## [Extract to read]
○ ○ ○ ○ ○ ○ ○
Re: [PATCH v2 2/9] mm/rmap: refactor hugetlb pte clearing in try_to_unmap_one

From: Dev Jain

Date: Sat Apr 11 2026 - 12:06:10 EST




On 11/04/26 2:25 pm, Barry Song wrote:
> On Fri, Apr 10, 2026 at 6:32 PM Dev Jain <dev.jain@xxxxxxx> wrote:
>>
>> Simplify the code by refactoring the folio_test_hugetlb() branch into
>> a new function.
>>
>> No functional change is intended.
>>
>> Signed-off-by: Dev Jain <dev.jain@xxxxxxx>
>> ---
>> mm/rmap.c | 116 +++++++++++++++++++++++++++++++-----------------------
>> 1 file changed, 67 insertions(+), 49 deletions(-)
>>
>> diff --git a/mm/rmap.c b/mm/rmap.c
>> index 62a8c912fd788..a9c43e2f6e695 100644
>> --- a/mm/rmap.c
>> +++ b/mm/rmap.c
>> @@ -1978,6 +1978,67 @@ static inline unsigned int folio_unmap_pte_batch(struct folio *folio,
>> FPB_RESPECT_WRITE | FPB_RESPECT_SOFT_DIRTY);
>> }
>>
>> +static inline bool unmap_hugetlb_folio(struct vm_area_struct *vma,
>> + struct folio *folio, struct page_vma_mapped_walk *pvmw,
>> + struct page *page, enum ttu_flags flags, pte_t *pteval,
>> + struct mmu_notifier_range *range, bool *walk_done)
>> +{
>
> Can we add a comment before the function explaining what
> the return value means?
○ ○ ○ ○ ○ ○ ○
## [Dataset entries]

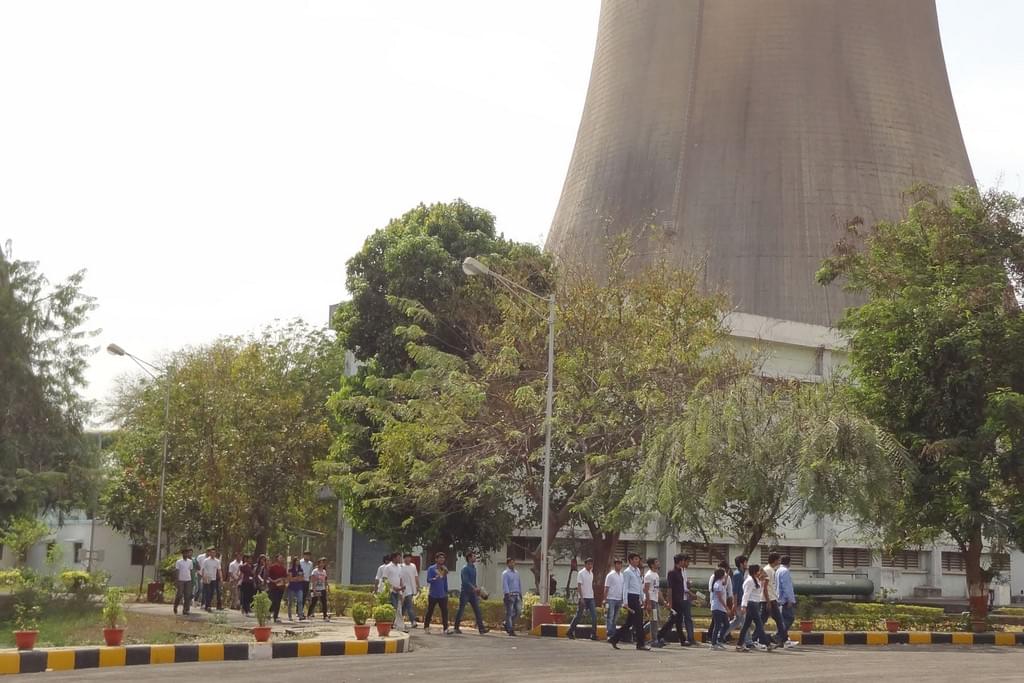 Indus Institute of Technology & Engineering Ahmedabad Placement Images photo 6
○ ○ ○ ○ ○ ○ ○
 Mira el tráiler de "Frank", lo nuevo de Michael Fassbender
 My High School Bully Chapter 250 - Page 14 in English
○ ○ ○ ○ ○ ○ ○
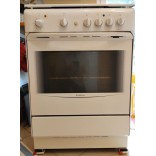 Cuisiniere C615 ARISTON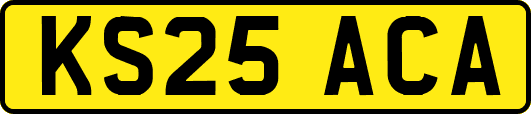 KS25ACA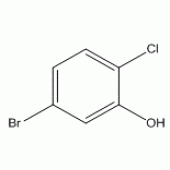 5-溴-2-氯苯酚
○ ○ ○ ○ ○ ○ ○
## [Activity 1]
According to the patch discussion, how many insertions and deletions does the change make to mm/rmap.c?
## [Activity 2]
Copy the patch discussion from "From: Dev Jain" up to and including "change is intended.".
The records aren't needed for any of the tasks.

## [Written reply 1]
67 insertions and 49 deletions.

## [Written reply 2]
From: Dev Jain

Date: Sat Apr 11 2026 - 12:06:10 EST




On 11/04/26 2:25 pm, Barry Song wrote:
> On Fri, Apr 10, 2026 at 6:32 PM Dev Jain <dev.jain@xxxxxxx> wrote:
>>
>> Simplify the code by refactoring the folio_test_hugetlb() branch into
>> a new function.
>>
>> No functional change is intended.